The proliferation of new services such as Trust Bank’s latest fractional trading and ETF products can be seen as efforts to diversify beyond basic current account and savings account offerings. But such products, while welcome, are not always profitable. “You have to move fast into high-margin spaces to survive. Payments alone won’t cut it,” she says.
Customer acquisition costs, meanwhile, remain high. While Trust Bank has enjoyed strong brand affinity through its affiliation with the supermarket group NTUC FairPrice, Gupta notes that some customer bases may be too narrow or too transactional to support wider product engagement.
“Many users still see digital bank accounts as a convenient way to access promotional benefits or manage everyday spending, while turning to other platforms for more complex investment needs,” she observes.

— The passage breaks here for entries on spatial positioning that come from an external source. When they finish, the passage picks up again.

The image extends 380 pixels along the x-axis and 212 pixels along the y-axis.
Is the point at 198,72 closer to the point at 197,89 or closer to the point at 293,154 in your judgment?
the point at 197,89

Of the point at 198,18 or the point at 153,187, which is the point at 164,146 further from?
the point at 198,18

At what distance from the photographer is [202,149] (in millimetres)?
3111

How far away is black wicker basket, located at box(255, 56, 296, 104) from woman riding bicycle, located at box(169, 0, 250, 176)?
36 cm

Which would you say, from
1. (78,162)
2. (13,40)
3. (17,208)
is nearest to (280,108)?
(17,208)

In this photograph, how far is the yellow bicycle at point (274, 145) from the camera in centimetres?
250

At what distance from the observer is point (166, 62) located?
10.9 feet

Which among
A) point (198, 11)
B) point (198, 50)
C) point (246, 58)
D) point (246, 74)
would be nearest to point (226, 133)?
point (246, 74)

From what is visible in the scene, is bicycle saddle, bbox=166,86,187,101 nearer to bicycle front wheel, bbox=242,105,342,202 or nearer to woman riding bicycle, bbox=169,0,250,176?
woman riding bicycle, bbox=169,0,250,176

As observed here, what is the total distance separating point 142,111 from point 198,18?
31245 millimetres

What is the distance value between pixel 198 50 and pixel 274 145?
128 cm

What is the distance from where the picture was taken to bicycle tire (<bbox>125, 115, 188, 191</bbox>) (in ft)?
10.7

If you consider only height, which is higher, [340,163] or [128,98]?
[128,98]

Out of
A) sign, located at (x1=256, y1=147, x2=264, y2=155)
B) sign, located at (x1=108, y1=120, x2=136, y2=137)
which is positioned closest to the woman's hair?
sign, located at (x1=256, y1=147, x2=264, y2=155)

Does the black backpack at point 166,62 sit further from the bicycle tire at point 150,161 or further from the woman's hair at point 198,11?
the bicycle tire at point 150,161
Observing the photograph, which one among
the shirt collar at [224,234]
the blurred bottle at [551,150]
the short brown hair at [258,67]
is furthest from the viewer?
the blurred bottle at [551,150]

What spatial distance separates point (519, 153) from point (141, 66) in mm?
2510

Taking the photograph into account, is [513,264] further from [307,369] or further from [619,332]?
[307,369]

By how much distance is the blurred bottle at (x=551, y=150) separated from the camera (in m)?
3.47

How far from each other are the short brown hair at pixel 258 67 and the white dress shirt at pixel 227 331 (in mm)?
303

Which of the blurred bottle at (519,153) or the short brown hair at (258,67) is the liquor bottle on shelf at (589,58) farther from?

Sustainable models over speed
Across Asia, regulators have been cautious with digital banking licences, and for good reason.
Gupta stresses that speed without structure is a recipe for risk. “It’s not about ‘move fast and break things’. In finance, breaking things has consequences,” she notes. Instead, building resilient credit and risk frameworks, rooted in the discipline of balance-sheet banking, not just fintech experimentation, is key.
In Singapore, where financial inclusion is already near saturation, the edge doesn’t come from expanding access; it comes from smarter products and operational efficiency. “You won’t win by simply replicating what already exists,” Gupta asserts.
Perhaps the most complex challenge is making financial access commercially viable. “You can’t scale purely on goodwill,” she says. “Inclusion must be designed into the business model.”
That means structuring products to generate recurring revenue, not one-off onboarding incentives or unsustainable cashbacks. Gupta points to the need for modular, scalable tech infrastructure that allows rapid iteration, personalized experiences, and real-time risk assessment, all without bloating the cost base.
Will the tide turn?
Despite setbacks in Singapore, digital banking isn’t moribund; it’s evolving. Other markets, such as India and Indonesia, where financial access gaps remain wider, present riper opportunities. And examples like Hong Kong’s ZA Bank, which recently turned a profit, suggest that success is possible with time and discipline.
Even in Singapore, Gupta sees signs of maturity. Losses are narrowing, customer bases are stabilizing, and more high-margin products are in the pipeline. But the days of easy growth are over.
“Ultimately, scale used to be about branches. Now it’s about innovation,” she says. “But innovation is no longer exclusive to the start-ups. Incumbents have caught up.”
For neobanks, the next few years will be a test of patience, prudence, and product. Those that survive may still reshape the financial landscape, but only if they can get their offerings and mathematics right.